# Selected text start

Freaking Out About Your Law School Loans? Get Help From a Debt Guru

Money funnelLaw school debt is a huge issue these days. Not surprising, when the average borrower has over $100K in loans by the time graduation rolls around!

To help you get a handle on things, we’ve recruited the very inspiring Anna Newell Jones, debt guru extraordinaire. Anna runs a blog called And Then She Saved, which chronicles her efforts to pay off all of her debt (she did it!) and has great tips and advice to help you do the same thing.

Without further ado…

Alison: On your blog, you talk about how you got yourself out of your “overwhelming” $23,605.10 in debt. That’s an awesome accomplishment, but the average law student these days is graduating with more than $100,000 in student loan debt. Do you think your strategies apply equally well to this scale of debt? What would you suggest to someone in this scenario?

Anna: There is no doubt that those are very different totals, however, when I discuss debt I talk about the universal feelings that come with having a large amount of debt rather than focusing on the total that we each owe because being overwhelmed by debt is something that we can all relate to despite the total.

For me, having close to 24K in debt is what prompted me to start the Spending Fast and my blog And Then She Saved. What gets an individual to the point of taking serious action will vary.

I firmly believe that no matter the amount of debt amassed that my techniques and approach can be utilized for successful debt repayment.

It may take you a longer or shorter amount of time than it took me to become debt-free but I believe that it can be done if you’re committed to the process.

You’ve spent a lot of time thinking about, and writing about, debt and how it impacts peoples’ lives. What would you say to someone who’s considering going to law school, and is going to have to take out massive loans to pay for it? What should they be aware of before signing on the dotted line?

Do the research before you sign.

  • Research the statistics for recent hiring trends in your field. Are people getting jobs? If they’re not, is it likely to improve, or not?
  • Talk to people who are already in the field. What are their thoughts on the industry from an insiders viewpoint?
  • How much will the loans be per month?

# Selected text end

Answer these questions using the interview on law school debt:
(a) What is the name of the blog Anna Newell Jones runs?
(b) What exact amount of debt does Alison say Anna got herself out of?
(c) How much in loans does the average borrower have by graduation?
The data below comes from a different source than the text.

# Material start

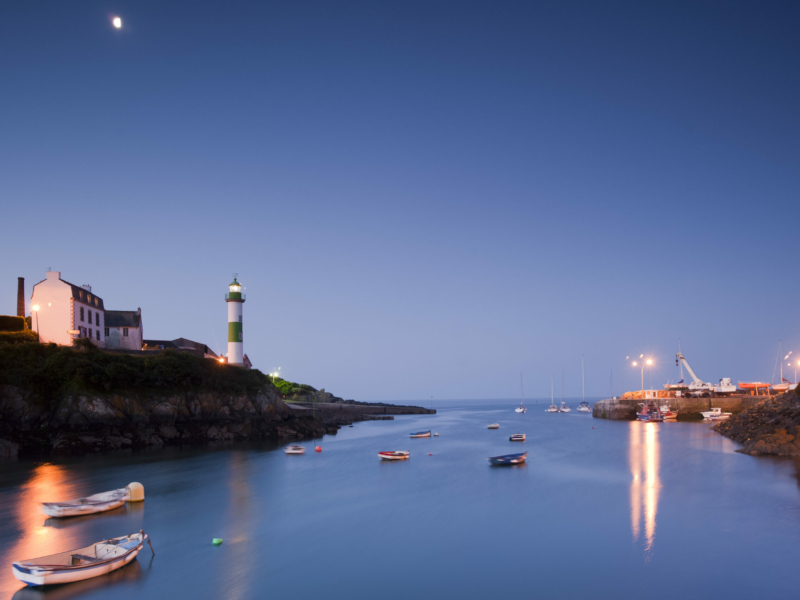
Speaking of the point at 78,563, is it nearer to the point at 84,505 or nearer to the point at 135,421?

# Material end

• [Output of the exercise]
(a) And Then She Saved
(b) $23,605.10
(c) Over $100K